# Directive
Repeat exactly, and only, the lines from the line containing "What appears to" through the last line of the records below, including both.

____ Records provided

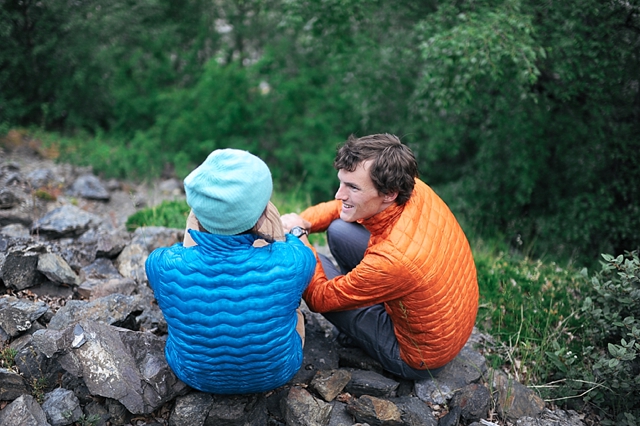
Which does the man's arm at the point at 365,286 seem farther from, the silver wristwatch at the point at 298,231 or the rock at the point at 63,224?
the rock at the point at 63,224

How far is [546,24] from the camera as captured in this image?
5.01 metres

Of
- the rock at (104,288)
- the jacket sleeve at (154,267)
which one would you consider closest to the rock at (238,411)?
the jacket sleeve at (154,267)

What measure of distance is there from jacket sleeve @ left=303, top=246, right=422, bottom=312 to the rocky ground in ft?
1.67

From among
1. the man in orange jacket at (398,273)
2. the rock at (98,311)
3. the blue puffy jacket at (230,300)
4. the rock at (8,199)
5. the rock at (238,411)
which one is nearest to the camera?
the blue puffy jacket at (230,300)

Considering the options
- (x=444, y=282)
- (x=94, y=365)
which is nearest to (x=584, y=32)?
(x=444, y=282)

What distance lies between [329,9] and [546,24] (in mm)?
2423

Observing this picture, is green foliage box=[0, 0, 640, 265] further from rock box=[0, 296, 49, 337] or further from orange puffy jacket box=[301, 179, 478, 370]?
rock box=[0, 296, 49, 337]

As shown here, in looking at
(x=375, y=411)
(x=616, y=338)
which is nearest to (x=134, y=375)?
(x=375, y=411)

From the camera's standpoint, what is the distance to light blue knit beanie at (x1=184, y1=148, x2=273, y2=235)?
2.13 m

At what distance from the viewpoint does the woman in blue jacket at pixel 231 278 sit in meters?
2.17

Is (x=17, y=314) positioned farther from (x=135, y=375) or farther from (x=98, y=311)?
(x=135, y=375)

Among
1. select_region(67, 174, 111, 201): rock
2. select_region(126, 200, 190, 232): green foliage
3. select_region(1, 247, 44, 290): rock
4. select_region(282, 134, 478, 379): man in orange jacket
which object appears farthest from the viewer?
select_region(67, 174, 111, 201): rock

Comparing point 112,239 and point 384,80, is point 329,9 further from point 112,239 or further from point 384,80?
point 112,239

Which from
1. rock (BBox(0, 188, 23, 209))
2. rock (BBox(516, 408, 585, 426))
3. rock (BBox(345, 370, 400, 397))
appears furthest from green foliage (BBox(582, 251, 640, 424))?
rock (BBox(0, 188, 23, 209))
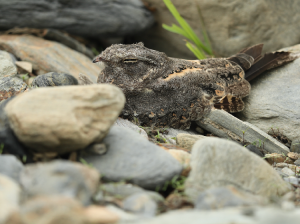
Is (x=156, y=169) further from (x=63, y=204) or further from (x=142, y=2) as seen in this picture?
(x=142, y=2)

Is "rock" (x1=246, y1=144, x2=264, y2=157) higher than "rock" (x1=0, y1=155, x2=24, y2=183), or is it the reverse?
"rock" (x1=0, y1=155, x2=24, y2=183)

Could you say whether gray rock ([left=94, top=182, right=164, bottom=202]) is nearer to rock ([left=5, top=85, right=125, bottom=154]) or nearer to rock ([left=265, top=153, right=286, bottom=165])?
rock ([left=5, top=85, right=125, bottom=154])

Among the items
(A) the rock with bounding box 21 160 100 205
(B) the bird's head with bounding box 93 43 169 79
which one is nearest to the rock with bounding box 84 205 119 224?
(A) the rock with bounding box 21 160 100 205

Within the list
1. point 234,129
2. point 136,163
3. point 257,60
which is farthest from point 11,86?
point 257,60

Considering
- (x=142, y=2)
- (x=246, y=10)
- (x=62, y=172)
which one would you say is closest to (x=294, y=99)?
(x=246, y=10)

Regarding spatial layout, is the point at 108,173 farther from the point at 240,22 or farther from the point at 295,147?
the point at 240,22

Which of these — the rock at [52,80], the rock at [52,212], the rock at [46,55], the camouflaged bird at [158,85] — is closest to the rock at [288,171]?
the camouflaged bird at [158,85]

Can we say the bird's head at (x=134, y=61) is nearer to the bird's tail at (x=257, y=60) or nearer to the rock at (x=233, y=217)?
the bird's tail at (x=257, y=60)
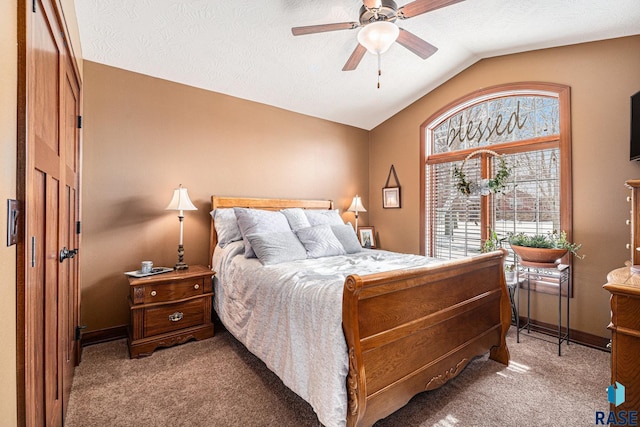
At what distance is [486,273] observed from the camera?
94.2 inches

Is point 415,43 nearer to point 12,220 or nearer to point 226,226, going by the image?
point 226,226

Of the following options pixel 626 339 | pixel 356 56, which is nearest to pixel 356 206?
pixel 356 56

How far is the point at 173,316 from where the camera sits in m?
2.71

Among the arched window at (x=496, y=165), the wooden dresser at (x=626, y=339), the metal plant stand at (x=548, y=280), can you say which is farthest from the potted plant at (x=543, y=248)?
the wooden dresser at (x=626, y=339)

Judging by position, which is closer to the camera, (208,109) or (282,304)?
(282,304)

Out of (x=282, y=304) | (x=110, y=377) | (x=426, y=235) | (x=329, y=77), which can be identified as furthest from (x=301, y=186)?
(x=110, y=377)

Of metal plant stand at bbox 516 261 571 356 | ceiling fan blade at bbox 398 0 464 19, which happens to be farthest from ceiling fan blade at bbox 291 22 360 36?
metal plant stand at bbox 516 261 571 356

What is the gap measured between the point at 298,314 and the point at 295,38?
8.12 feet

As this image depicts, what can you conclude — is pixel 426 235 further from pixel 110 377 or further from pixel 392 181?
pixel 110 377

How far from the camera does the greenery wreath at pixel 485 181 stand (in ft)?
10.9

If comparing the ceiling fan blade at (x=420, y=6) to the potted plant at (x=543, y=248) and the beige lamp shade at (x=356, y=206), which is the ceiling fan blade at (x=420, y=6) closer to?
the potted plant at (x=543, y=248)

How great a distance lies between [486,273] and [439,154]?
7.06 feet

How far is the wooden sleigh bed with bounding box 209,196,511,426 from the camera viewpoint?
149cm

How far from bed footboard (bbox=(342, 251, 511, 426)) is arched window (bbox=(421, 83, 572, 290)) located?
1.23 m
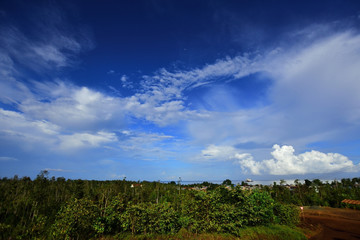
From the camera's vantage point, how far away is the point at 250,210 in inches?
544

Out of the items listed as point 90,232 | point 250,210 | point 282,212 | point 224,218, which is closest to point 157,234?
point 90,232

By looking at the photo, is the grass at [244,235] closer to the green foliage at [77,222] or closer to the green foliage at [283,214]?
the green foliage at [77,222]

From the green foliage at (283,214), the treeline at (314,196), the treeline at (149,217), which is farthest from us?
the treeline at (314,196)

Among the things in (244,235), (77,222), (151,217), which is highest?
(77,222)

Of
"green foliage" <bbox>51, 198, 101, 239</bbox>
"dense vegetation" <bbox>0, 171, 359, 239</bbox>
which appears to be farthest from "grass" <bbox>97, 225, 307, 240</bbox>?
"green foliage" <bbox>51, 198, 101, 239</bbox>

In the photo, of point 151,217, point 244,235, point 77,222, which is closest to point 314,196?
point 244,235

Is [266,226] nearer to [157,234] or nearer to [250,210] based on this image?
[250,210]

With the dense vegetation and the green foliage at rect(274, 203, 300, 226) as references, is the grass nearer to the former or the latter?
the dense vegetation

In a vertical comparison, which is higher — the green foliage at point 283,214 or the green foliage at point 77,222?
the green foliage at point 77,222

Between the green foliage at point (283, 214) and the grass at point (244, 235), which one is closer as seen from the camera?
the grass at point (244, 235)

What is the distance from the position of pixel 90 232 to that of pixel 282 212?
16131mm

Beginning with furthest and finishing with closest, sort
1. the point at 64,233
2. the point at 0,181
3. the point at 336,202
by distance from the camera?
the point at 336,202
the point at 0,181
the point at 64,233

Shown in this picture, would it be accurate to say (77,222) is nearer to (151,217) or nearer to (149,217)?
(149,217)

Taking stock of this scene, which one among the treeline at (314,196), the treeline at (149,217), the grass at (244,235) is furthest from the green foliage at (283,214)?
the treeline at (314,196)
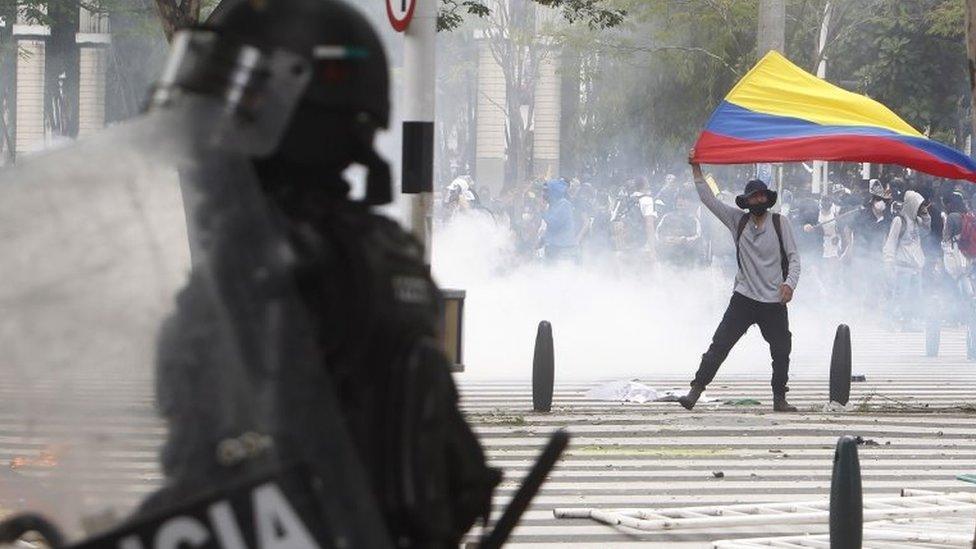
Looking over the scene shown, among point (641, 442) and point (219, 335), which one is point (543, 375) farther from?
Answer: point (219, 335)

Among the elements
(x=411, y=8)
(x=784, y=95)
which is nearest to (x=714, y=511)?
(x=411, y=8)

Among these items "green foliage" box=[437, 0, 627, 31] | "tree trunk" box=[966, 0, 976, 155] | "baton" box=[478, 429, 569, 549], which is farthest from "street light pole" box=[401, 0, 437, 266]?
"green foliage" box=[437, 0, 627, 31]

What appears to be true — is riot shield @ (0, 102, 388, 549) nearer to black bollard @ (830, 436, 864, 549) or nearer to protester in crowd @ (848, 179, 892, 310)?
black bollard @ (830, 436, 864, 549)

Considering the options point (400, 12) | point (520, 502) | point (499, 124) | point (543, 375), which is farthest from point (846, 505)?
point (499, 124)

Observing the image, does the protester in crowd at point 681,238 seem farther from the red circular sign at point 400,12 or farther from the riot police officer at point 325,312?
the riot police officer at point 325,312

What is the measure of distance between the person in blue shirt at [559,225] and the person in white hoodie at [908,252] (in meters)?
4.32

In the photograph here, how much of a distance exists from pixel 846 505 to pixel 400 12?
11.2 ft

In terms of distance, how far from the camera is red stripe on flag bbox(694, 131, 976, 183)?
15922mm

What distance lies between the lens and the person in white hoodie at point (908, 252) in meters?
27.8

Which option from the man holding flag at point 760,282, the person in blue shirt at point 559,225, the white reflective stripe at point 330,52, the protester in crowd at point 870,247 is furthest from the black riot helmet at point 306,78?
the protester in crowd at point 870,247

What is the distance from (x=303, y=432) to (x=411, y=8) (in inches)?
286

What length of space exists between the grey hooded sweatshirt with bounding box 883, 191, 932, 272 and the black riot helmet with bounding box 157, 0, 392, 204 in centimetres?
2519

________

# Task result
What appears to be true — is riot shield @ (0, 102, 388, 549) nearer to black bollard @ (830, 436, 864, 549) or nearer to protester in crowd @ (848, 179, 892, 310)?
black bollard @ (830, 436, 864, 549)

Considering the options point (400, 12) | point (520, 502) | point (499, 124) | point (543, 375), which is farthest from point (846, 505)?
point (499, 124)

Observing the image, does the protester in crowd at point 681,238 seem farther from the red circular sign at point 400,12 or farther from the riot police officer at point 325,312?
the riot police officer at point 325,312

What is the measure of distance between the person in blue shirt at [559,225] and the person in white hoodie at [908,252] (in meters)?
4.32

In the photograph here, how much of a distance exists from pixel 846 505 to pixel 400 12?
11.2 ft

In terms of distance, how far from the camera is red stripe on flag bbox(694, 131, 976, 183)?
15922mm

What distance lies between the lens and the person in white hoodie at point (908, 252) in meters?
27.8

Which option from the man holding flag at point 760,282, the person in blue shirt at point 559,225, the white reflective stripe at point 330,52, the protester in crowd at point 870,247 is furthest from the black riot helmet at point 306,78?
the protester in crowd at point 870,247

What is the distance from (x=303, y=432) to (x=411, y=8) (in inches)?
286

What length of space exists between the grey hooded sweatshirt with bounding box 883, 191, 932, 272 and the black riot helmet with bounding box 157, 0, 392, 204 in centimetres?
2519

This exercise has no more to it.